We live in a culture that demands instant gratification and is never satisfied. When you learn to find joy in the simple blessings, you will no longer require grand experiences to feel excited about life. Believe it or not, when I started using the journal, I found myself getting excited to wake up at 5:00 in the morning for school each day. At that time, I lived with my parents—so the mornings were my most quiet and peaceful part of the day when I could sip my coffee, listen to music, read my Bible, and be still for a moment before the hectic day would begin. It’s interesting to me that I took mornings for granted before I taught myself to recognize that it was such a special part of my day.

Practicing gratitude with intentionality and consistency can honestly be life-changing for anyone. The best part about it is that it takes very little time. It’s a lot less about the amount of time you choose to do this every day, and more about making it a habit. This concept of growth by creating habits can be true in any facet of life. Aristotle sums up this concept by stating that “we are what we repeatedly do. Excellence then is not an act, but a habit.”

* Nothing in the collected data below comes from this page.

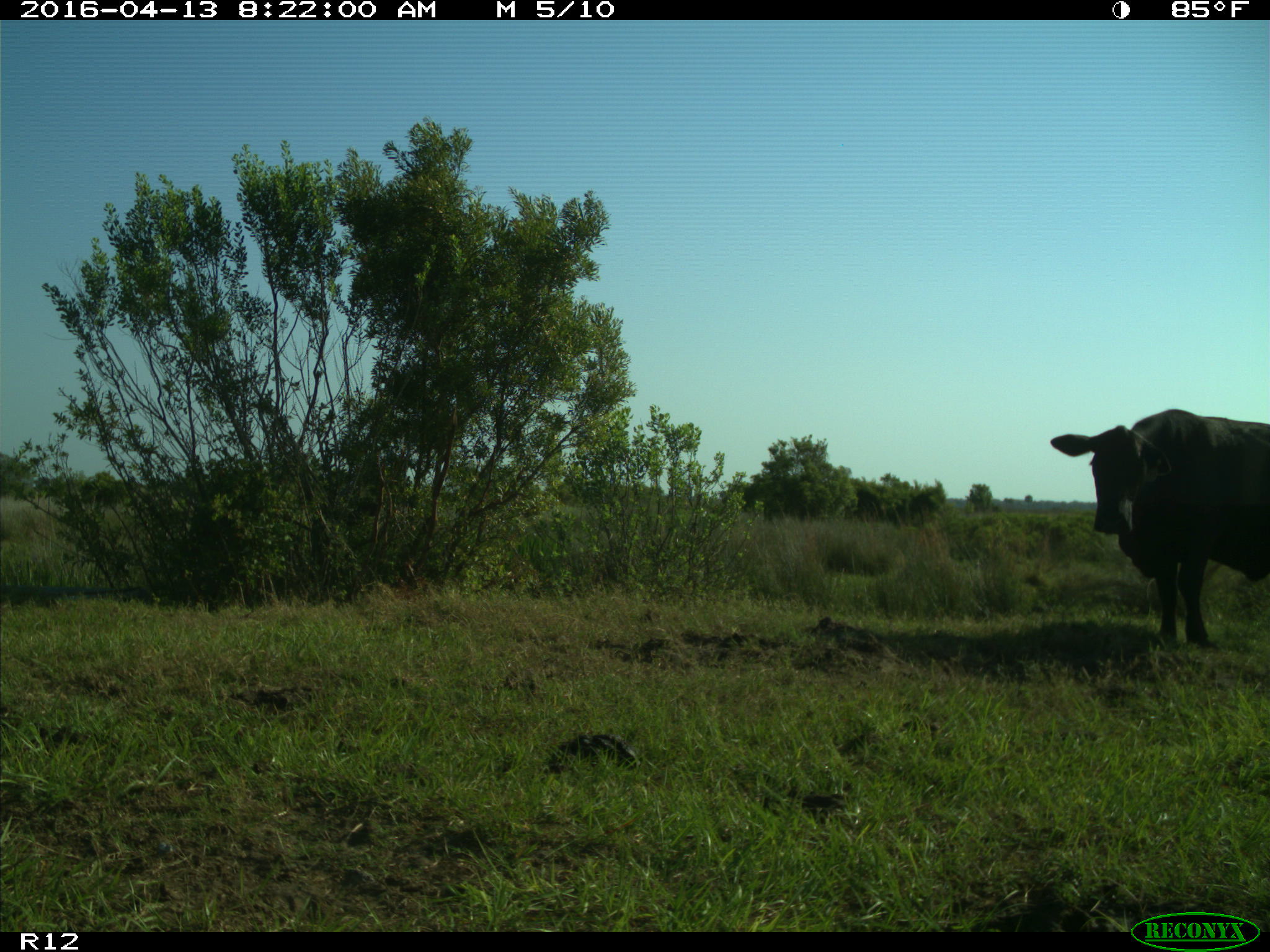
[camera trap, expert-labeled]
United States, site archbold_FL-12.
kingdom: Animalia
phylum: Chordata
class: Mammalia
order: Artiodactyla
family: Bovidae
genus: Bos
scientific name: Bos taurus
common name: domestic cow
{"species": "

In the digital age, the majority of people can say that the first thing they do right when they open their eyes in the morning is to check Instagram, Twitter, or Facebook. Doing this every day causes us to create a very negative habit of centering our morning on things like attaining social approval and ensuring we haven’t “missed out” on anything. Sometimes, when I catch myself doing this, I feel like a social robot completely distracted from the beauty in just letting my mind be still.

It’s time to trade that daily habit with one that would enrich our lives with gratitude and help us grow into the person we want to be.

Alisha Ashford is a graduate of Lake Mary High School that spent a year in Spain through a student exchange program. She is currently a journalism major at Seminole State College.